## What needs to be done:
In the passage on belief states and toy models, which smaller units of language are said to combine in systematic ways to produce complex meanings?

## Document section:
###

So in a sense, belief states provide a principled foundation for thinking about what the "ideal features" for a given predictive task would be, and mech interp techniques can be seen as ways to approximate or probe these ideal features in real models.

Regarding toy models and information-theoretic aspects, some elements that could bridge between formal systems and natural language are:

  • Temporal dependencies and long-range correlations: Natural language exhibits complex temporal structure at multiple scales (e.g. within sentences, across paragraphs, across documents). Toy sequence models with tunable temporal correlations could help us understand how belief states track and compress these dependencies.

  • Compositionality and recursion: Language exhibits rich compositional structure, where smaller units (morphemes, words, phrases) combine in systematic ways to produce complex meanings. Toy generative grammars or rule systems could help us study how belief states navigate these combinatorial spaces.

  • Stochasticity and entropy: Language is inherently stochastic and exhibits varying levels of predictability (e.g. some words are much more predictable from context than others). Toy models with tunable entropy could help us understand how belief states adapt to different levels of predictability and how this impacts the geometry of the feature space.

  • Hierarchical structure: Language operates at multiple levels of abstraction (e.g. phonology, morphology, syntax, semantics, pragmatics). Toy models with explicit hierarchical structure could illuminate how belief states at different levels interact and compose.

The key idea would be to start with minimally complex toy systems that capture some core information-theoretic property of language, fully characterize the optimal belief states in that system, and then test whether the key signatures (e.g. the topology of the belief state space, the trajectory of dynamics) can be found in real language models trained on natural data.

This could provide a roadmap for building up more and more realistic models while maintaining a principled understanding of the underlying information-theoretic structures. The goal would be to eventually bridge the gap between our understanding of toy systems and the much more complex but often qualitatively similar structures found in real language models.

Of course, this is a highly ambitious research program and there are many challenges to contend with. But I believe this kind of cross-pollination between formal methods like Computational Mechanics and more empirical mech interp work could be very fruitful."

I've seen some convincing arguments that water is not wet.

###

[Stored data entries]
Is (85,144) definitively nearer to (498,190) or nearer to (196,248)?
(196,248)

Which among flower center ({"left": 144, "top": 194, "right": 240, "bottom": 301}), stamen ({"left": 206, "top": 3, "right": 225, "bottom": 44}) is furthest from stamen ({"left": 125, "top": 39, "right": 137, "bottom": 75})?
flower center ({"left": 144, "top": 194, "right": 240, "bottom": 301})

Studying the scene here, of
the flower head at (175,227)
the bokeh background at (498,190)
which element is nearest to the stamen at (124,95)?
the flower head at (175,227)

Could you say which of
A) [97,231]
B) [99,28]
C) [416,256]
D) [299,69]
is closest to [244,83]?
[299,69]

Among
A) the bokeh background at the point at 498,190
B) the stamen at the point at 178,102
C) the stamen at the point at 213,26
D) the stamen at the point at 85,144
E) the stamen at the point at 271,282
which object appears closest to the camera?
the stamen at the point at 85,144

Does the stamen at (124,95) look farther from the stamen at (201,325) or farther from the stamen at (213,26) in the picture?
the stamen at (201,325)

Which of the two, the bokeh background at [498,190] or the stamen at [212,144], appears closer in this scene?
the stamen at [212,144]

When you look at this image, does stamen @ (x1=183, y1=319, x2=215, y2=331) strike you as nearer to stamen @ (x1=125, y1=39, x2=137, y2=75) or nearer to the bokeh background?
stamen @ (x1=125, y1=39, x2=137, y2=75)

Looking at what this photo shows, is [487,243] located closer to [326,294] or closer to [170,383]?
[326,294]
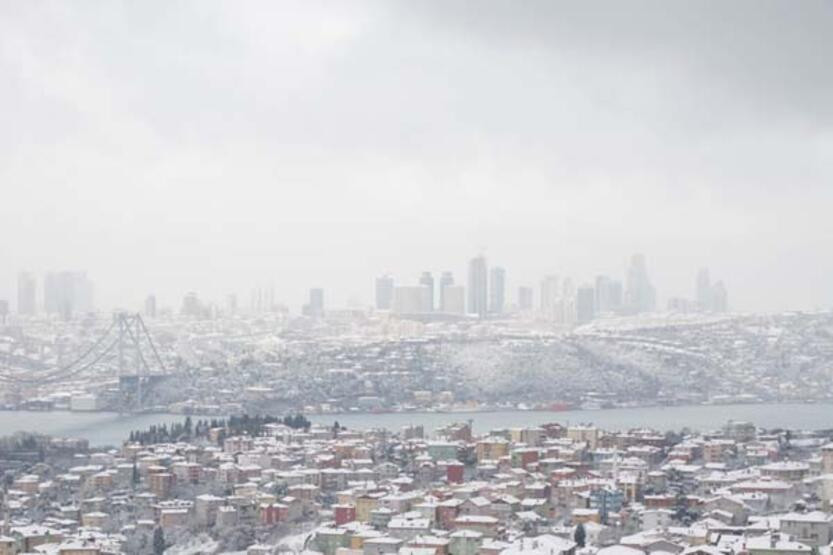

###

## Completed exercise:
Morphemes, words, and phrases.